A lesson: I've seen a feature implemented to support next-day scheduled payments, without a clear confirmation from their business about what time the payment would be made—critical to the viability of the feature for our business. Even a confirmation from their technical unit won’t suffice, because implementation details are liable to change. Only a law-binding contract would justify the investment.
Another plus is that during early verification, you'll get a rough idea of their readiness in terms of testing environment, production environment, documentation, and responsiveness. It might be too late to steer away as a technical personnel, but at least you could adjust estimations and manage expectations for all parties.
Design and implementation
Most of the work is done here, including all the stages I've listed below. I'll list the items with a brief explanation:
- Idempotency: This is top on my list for the sheer simplicity it brings to functionality and maintainability as
well. Not saying it's simple to achieve, but it's worth the effort.
- Take payment for example—you won't want to pay twice. Usually, the payment service would require an identifier and promise idempotency on their side. On our platform, we need to make sure that identifier is stored and linked to an internal unique business identifier, which should avoid duplicate calls by all means. It has to be analysed case by case.

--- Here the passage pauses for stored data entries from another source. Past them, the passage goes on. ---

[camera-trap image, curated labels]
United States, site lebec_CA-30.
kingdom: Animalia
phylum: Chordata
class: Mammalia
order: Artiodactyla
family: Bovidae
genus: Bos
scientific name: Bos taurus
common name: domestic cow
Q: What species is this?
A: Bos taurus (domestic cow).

- Transactional/eventual consistency needs to be considered as well. You'll find achieving idempotency would most likely alleviate burden on this side.

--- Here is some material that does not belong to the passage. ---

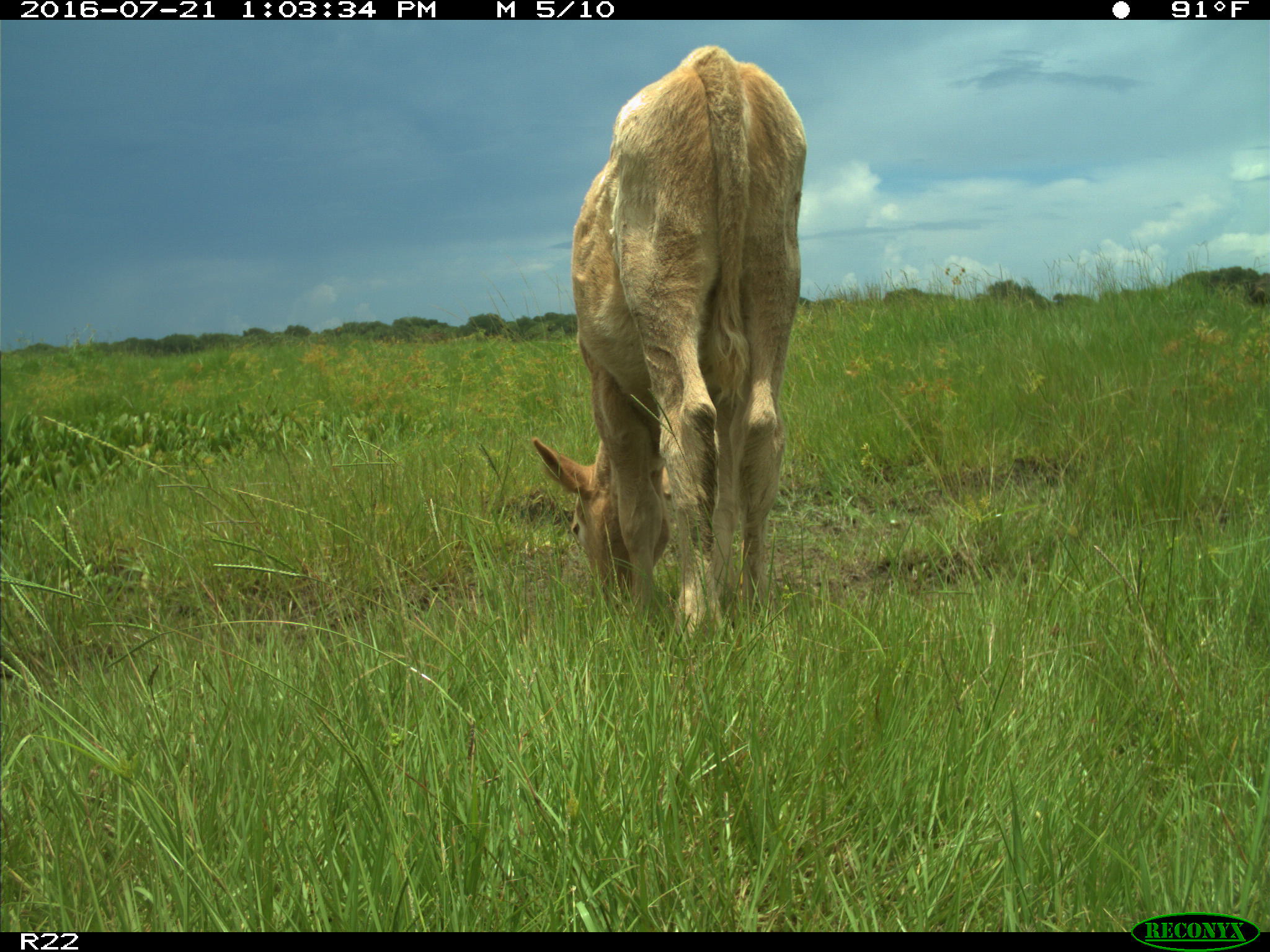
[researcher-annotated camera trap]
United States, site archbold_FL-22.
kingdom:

- Security: IP whitelisting, mutual TLS, API keys etc. Universal and might be standardisable through internal tooling.
- Volume planning, throttling: Better to consider early than late. You might have to introduce rate limiters or
separation of accounts. If the call incurs cost, again refer to idempotency and introduce alerting or capping as
needed.
- We had an unexpected bill due to a broken infinite retry mechanism caused by changes to the platform framework. Is it foreseeable and preventable? Probably not. Yet for a large platform, this should be built into the infrastructure.
- Recoverability: Anything can fail. How would you recover from it and make up for missing data? Guess what—idempotency. When and how to retry is a concern of design as well.
- Implementation-wise, try to extract real data from their production environment and test-drive from there. Invest in your tooling for automation testing.
- Testing: Depending on the third party’s testing environment and the business scenario, it might not be feasible to link your UAT environment to theirs. In this case, deploying a mock server with responses supporting a subset of scenarios would unblock the flow in UAT to benefit product owners and tech.
Migration and Going Live
If the stake is high, test in production as early as possible with minimal chips to lose. Murphy's Law. Even if you've covered all the points at the design stage, there'll always be surprises. Prepare for surprises and control the risk.
Maintenance and Support
Logging, auditing, metrics—sparingly. Compared to internal features, the reproduction cost of an integration issue is higher. Keeping the crime scene is worth it. Storing all requests and responses in S3 would be an option.
Support-wise, like other support processes: automation and automation. Improve design if needed.
Business Continuity
Shit happens. Include third party integrations as part of your game day.